Give back every entry exactly; drop the pictures.
--------------------
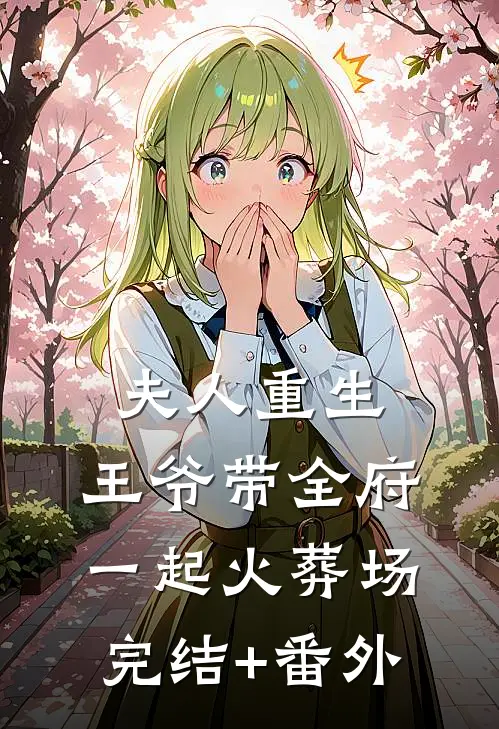 夫人重生，王爷带全府一起火葬场完结+番外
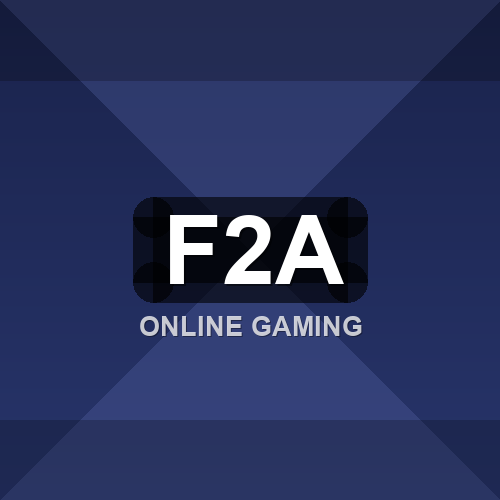 f2a logo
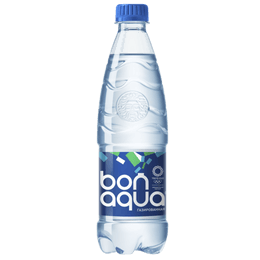 Bon Aqua газированная 0.5 л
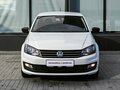 2019 Volkswagen Polo V Рестайлинг, белый, 1075000 рублей - вид 8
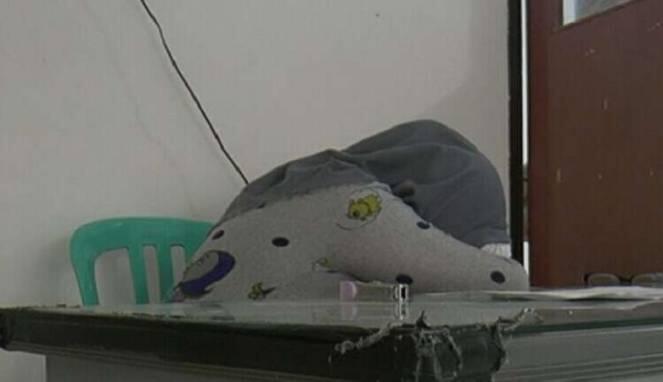 Kader PAN Digerebek Suami Saat 'Indehoi' di Hotel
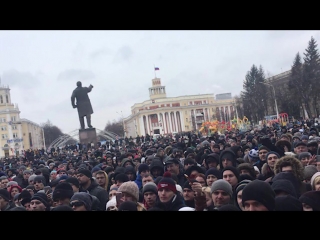 Нестыкои в количестве трупов [арслан энн]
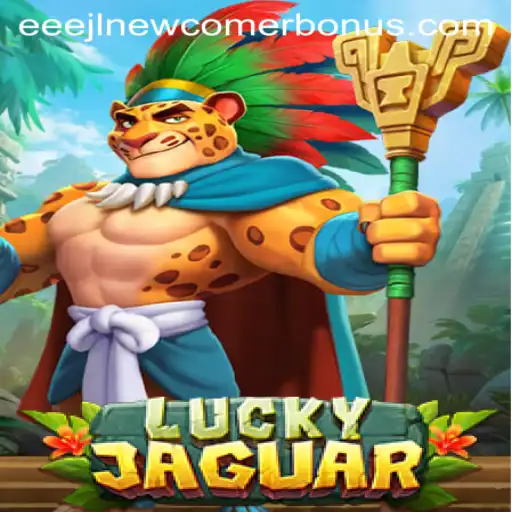 Experience the Thrill of LuckyJaguar: A Game of Strategy and Luck
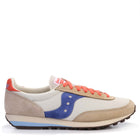 Trainer 80 cream/blue Saucony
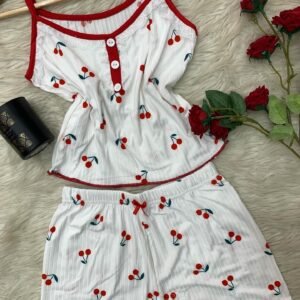 Short & débardeur chic REF -1737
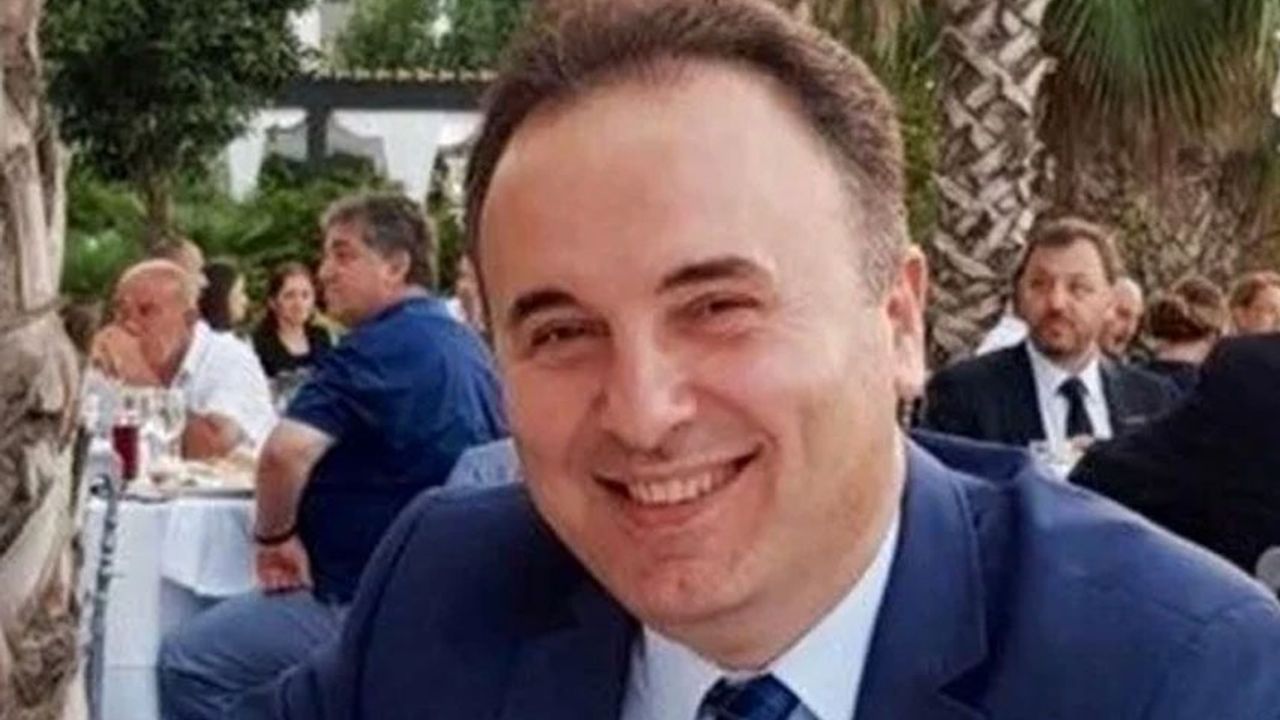 Ekrem İmamoğlu'nun avukatı Nusret Yılmaz gözaltına alındı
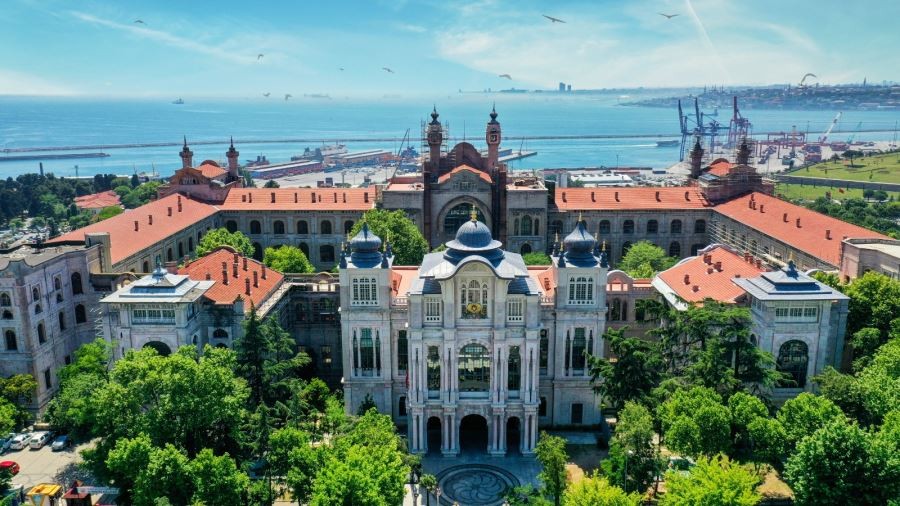 Sağlık Bilimleri Üniversitesi sözleşmeli personel alacak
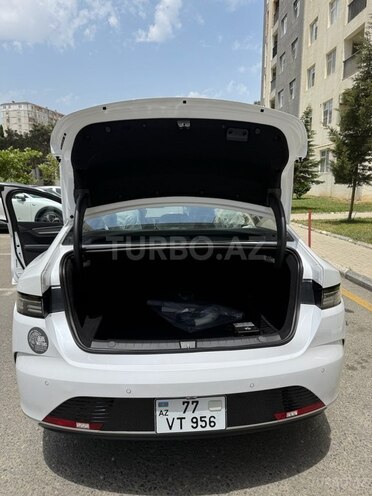BYD Destroyer 05 2025, 0 km - 1.5 л - Bakı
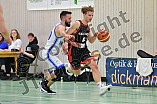 22.02.2020 - DJK Eichstätt - Schanzer Baskets Ingolstadt 2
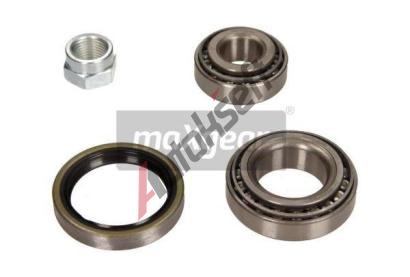 MAXGEAR Sada loiska kola MXG 33-1018, 33-1018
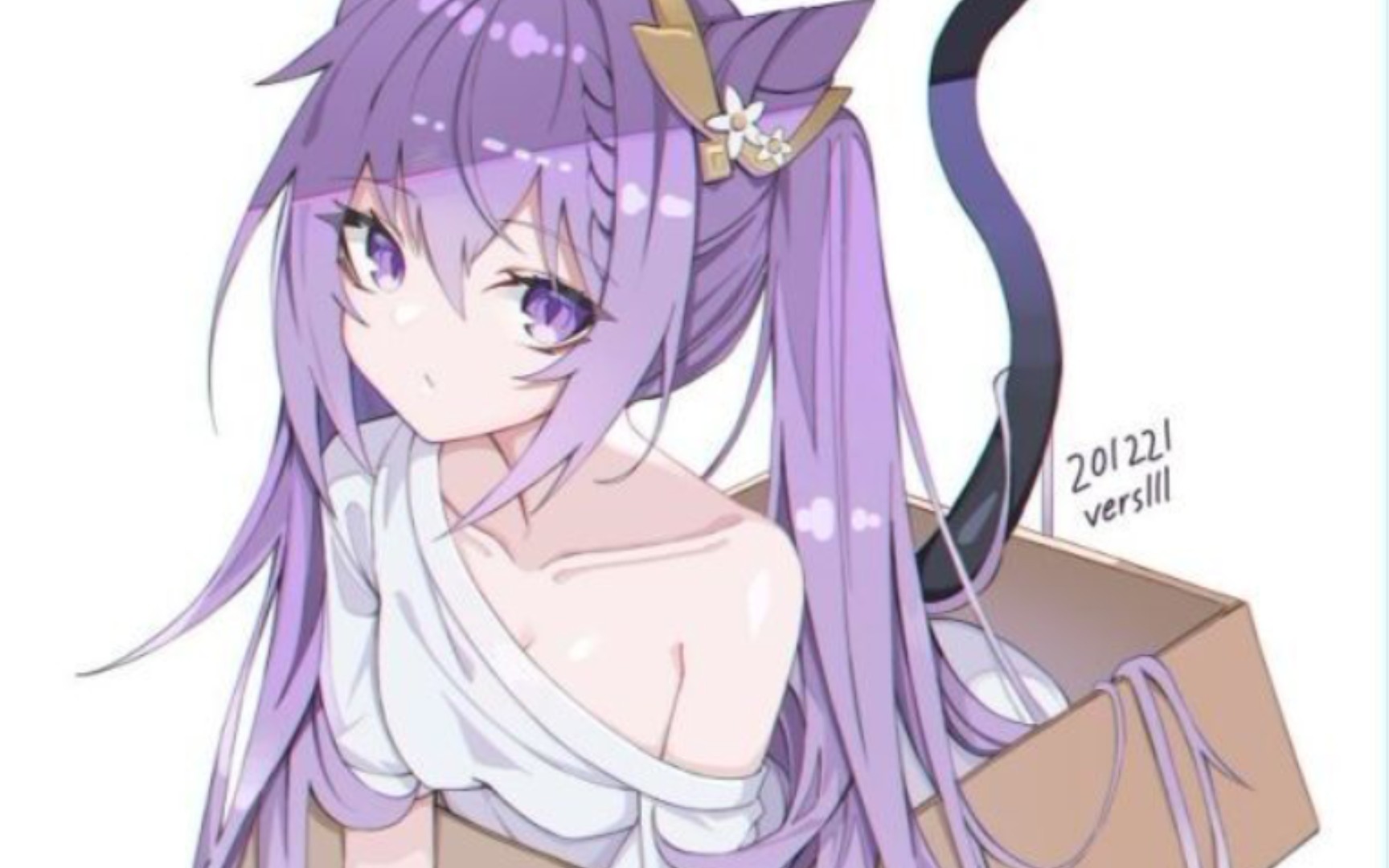 阿晴动态壁纸/阿晴yyds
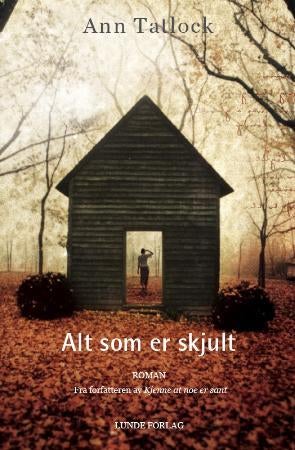 Alt som er skjult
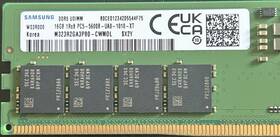 Samsung M323r2ga3pb0-cwm0l Ddr5 Udimm 16gb Pc5-5600b 288-pin Memory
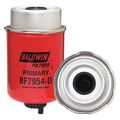 Baldwin Filters Fuel Filter, 5-3/4 x 3-1/2 x 5-3/4 In BF7954-D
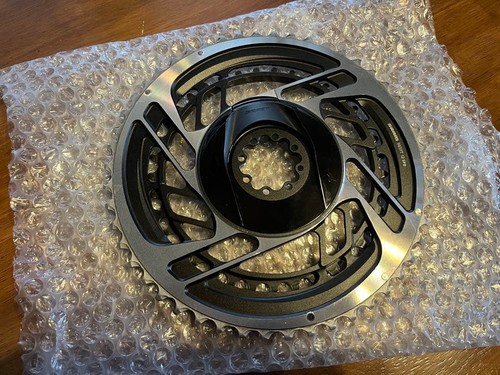 Corone sram red - red, 50/37t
--------------------
Written response ::
 夫人重生，王爷带全府一起火葬场完结+番外
 f2a logo
 Bon Aqua газированная 0.5 л
 2019 Volkswagen Polo V Рестайлинг, белый, 1075000 рублей - вид 8
 Kader PAN Digerebek Suami Saat 'Indehoi' di Hotel
 Нестыкои в количестве трупов [арслан энн]
 Experience the Thrill of LuckyJaguar: A Game of Strategy and Luck
 Trainer 80 cream/blue Saucony
 Short & débardeur chic REF -1737
 Ekrem İmamoğlu'nun avukatı Nusret Yılmaz gözaltına alındı
 Sağlık Bilimleri Üniversitesi sözleşmeli personel alacak
BYD Destroyer 05 2025, 0 km - 1.5 л - Bakı
 22.02.2020 - DJK Eichstätt - Schanzer Baskets Ingolstadt 2
 MAXGEAR Sada loiska kola MXG 33-1018, 33-1018
 阿晴动态壁纸/阿晴yyds
 Alt som er skjult
 Samsung M323r2ga3pb0-cwm0l Ddr5 Udimm 16gb Pc5-5600b 288-pin Memory
 Baldwin Filters Fuel Filter, 5-3/4 x 3-1/2 x 5-3/4 In BF7954-D
 Corone sram red - red, 50/37t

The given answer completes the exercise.